Dabei handelt es sich um das Stadtgebiet München.
§ 58 Abs. 6 AsylVfG ermächtigt die Landesregierungen aber, dieses Gebiet durch Rechtsverordnung zu erweitern, „um örtlichen Verhältnissen Rechnung zu tragen“.
In Bayern gilt seit dem 01.12.2010 die aktuelle „Verordnung über das vorübergehende Verlassen des Aufenthaltsbereichs (AsylVerlV)“, in welcher die „räumliche Beschränkung“ auf den jeweiligen Regierungsbezirk des Wohnorts er weitert wurde.
Für Münchner Asylbewerberinnen und Asylbewerber bedeutet dies konkret, dass sie in der ihnen zugewiesenen Unterkunft wohnen müssen, sich grundsätzlich im Stadtgebiet und Landkreis München aufhalten können, dass aber auch der vorübergehende Aufenthalt in sonstigen Landkreisen und kreisfreien Städten des Regierungsbezirks Oberbayern gestattet ist.

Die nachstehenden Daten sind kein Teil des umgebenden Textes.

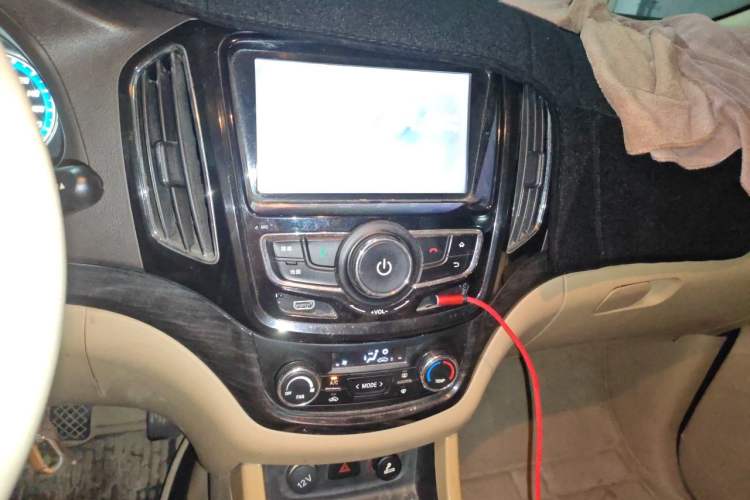 Used Baojun 730 2014 1.5L manual luxury trim 7 seats Audio And AC Panel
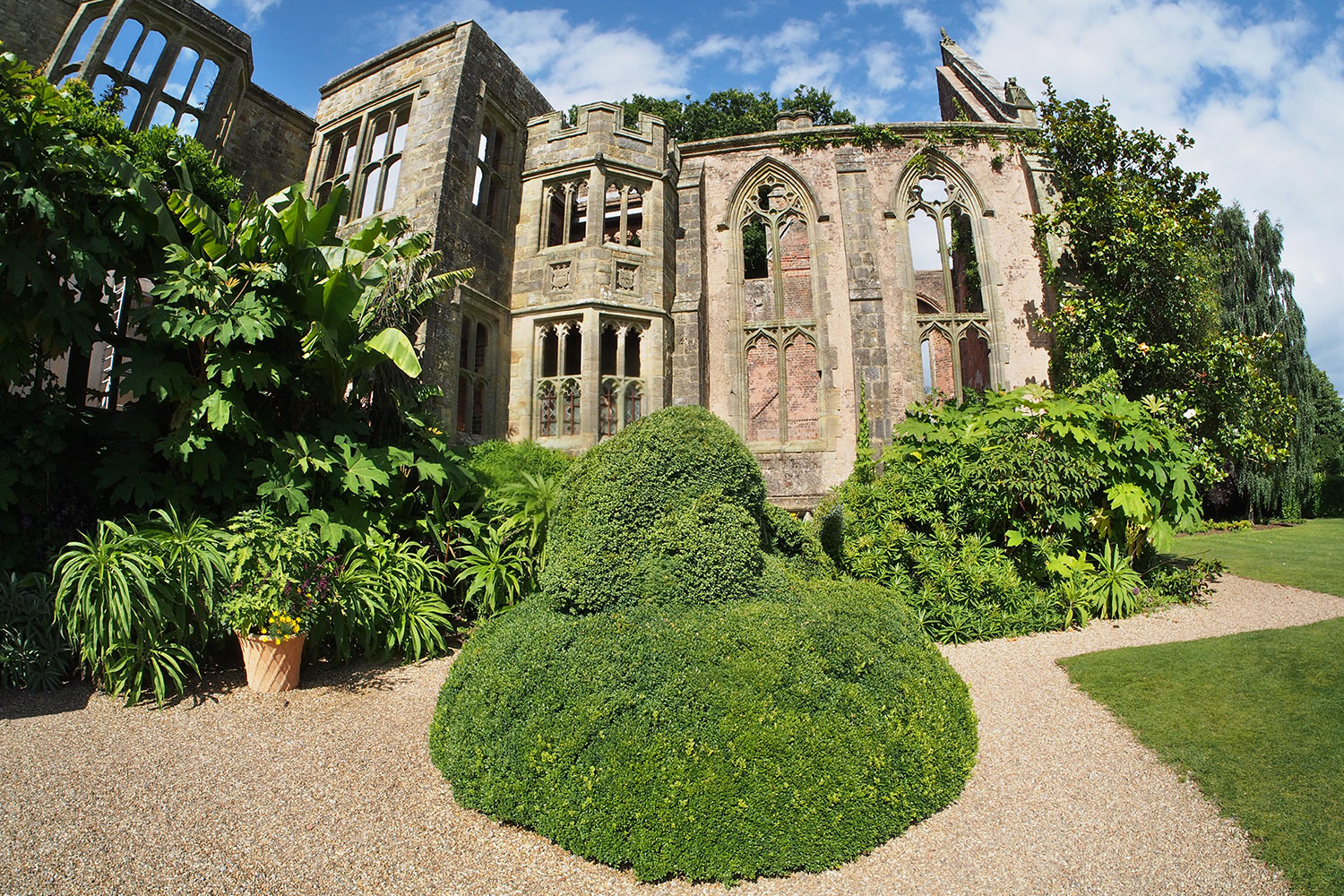 P0053888-2016-08-10-suedengland-nymans-house-garden-ruine Ruine . Nymans House & Garden . bei Handcross . England (Foto: Andreas Kuhrt 2016)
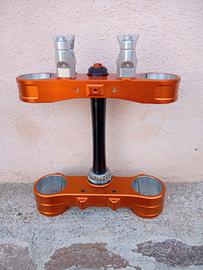 Piastra originale KTM per forcelle WP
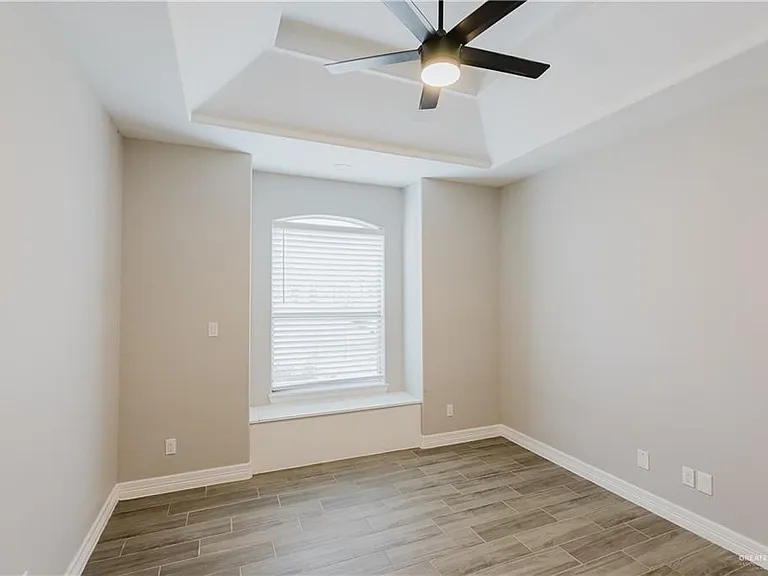 10311 N 23rd Ln — Photo 16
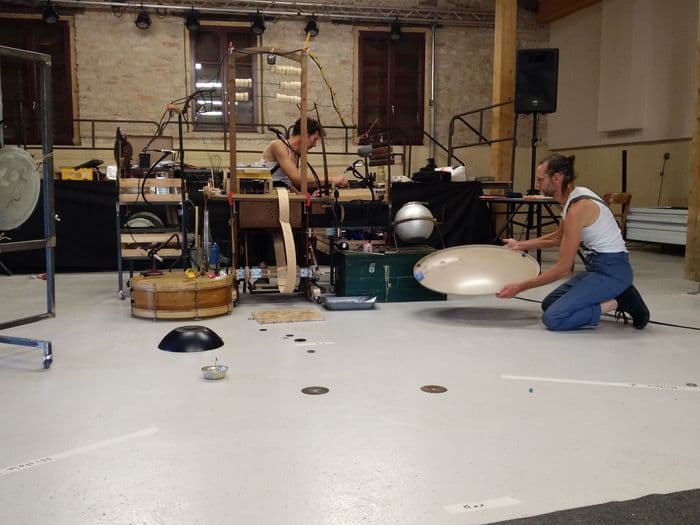 « Vexations mécaniques 1.0.5 » avec la Compagnie Max Ollier - Performance musicale · photo 1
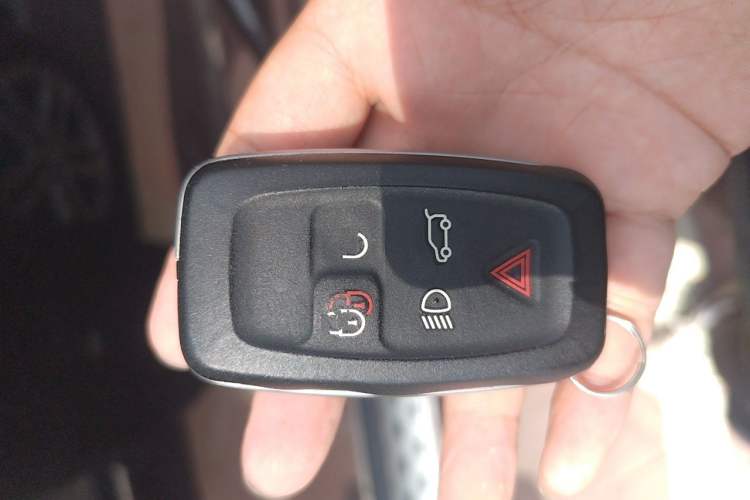 Used Land Rover Discovery 2011 3.0 SDV6 HSE Diesel Version Vehicle Key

Sind kurzfristige Aufenthalte außerhalb dieses Bereichs geplant, ist eine Erlaubnis der Ausländerbehörde erforderlich, welche in der Regel erteilt wird.

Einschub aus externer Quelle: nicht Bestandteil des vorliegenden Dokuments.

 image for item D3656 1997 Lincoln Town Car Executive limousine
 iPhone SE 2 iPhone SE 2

Die „räumliche Beschränkung“ entfällt, sobald im Asylverfahren eine positive Entscheidung getroffen wurde.
In der weiteren Beantwortung der Fragen wird der Begriff Residenzpflicht als Bezeichnung für die räumliche Beschränkung des Aufenthalts verstanden.
Frage 2:
Welcher Zusammenhang besteht zwischen Residenzpflicht und Unter-
kunft?
Antwort:
Siehe oben.
Frage 3:
Bedeutet Residenzpflicht ausschließlichen Aufenthalt in der zugewiesenen Gebietskörperschaft?Antwort:
Asylbewerberinnen und Asylbewerber können sich grundsätzlich im Stadtgebiet und Landkreis München aufhalten, kurzfristig auch in sonstigen Landkreisen und kreisfreien Städten des Regierungsbezirks Oberbayern.
Ist ein kurzfristiger Aufenthalt außerhalb dieses Bereichs beabsichtigt, können während des laufenden Asylverfahrens jederzeit so genannte „Reiseerlaubnisse“ bei der Ausländerbehörde beantragt werden. Diese werden in München in aller Regel auch ohne Erhebung einer Gebühr gewährt.
Der dauerhafte Wechsel in einen anderen Landkreis Bayerns oder ein anderes Bundesland kann nur im Wege der landesinternen oder länderübergreifenden Umverteilung beantragt werden. Die Entscheidung ergeht durch die für den neuen Wohnort zuständige Bezirksregierung bzw. das Bundesland.
Frage 4:
Kann ein Asylbewerber/eine Asylbewerberin ohne Residenzpflicht einen Aufenthaltsort frei wählen?
Antwort:
Den Aufenthaltsort kann jemand ohne „räumliche Beschränkung“ frei wählen, nicht aber seinen Wohnsitz.
Frage 5:
Wie funktioniert die Zuteilung auf Gebietskörperschaften ohne Residenzpflicht?
Antwort:
Durch den Wegfall der „räumlichen Beschränkung“ wird die „Wohnsitznahmeverpflichtung“ nicht berührt. Diese kann nur im Rahmen eines Umverteilungsantrags abgeändert werden, wobei die Entscheidung durch die für den neuen Wohnort zuständige Bezirksregierung bzw. das Bundesland ergeht. Die Landeshauptstadt München wird hingegen bei der Frage, ob eine Asylbewerberin oder ein Asylbewerber der Stadt zugewiesen wird, nicht beteiligt. In der Regel erfolgen Umverteilungen im laufenden Asylverfahren nur um der Haushaltsgemeinschaft von Ehegatten sowie Eltern und ihren minderjährigen ledigen Kindern oder sonstigen humanitären Gründen von gleichem Gewicht Rechnung zu tragen.Frage 6:
Wer muss für Unterkunftskosten eines Asylbewerbers/einer Asylbewerberin aufkommen, wenn diese/r ohne Residenzpflicht seinen Aufenthaltsort frei wählt?
Antwort:
Innerhalb Bayerns ist gemäß Art. 8 AufnG der Freistaat Bayern Kostenträger.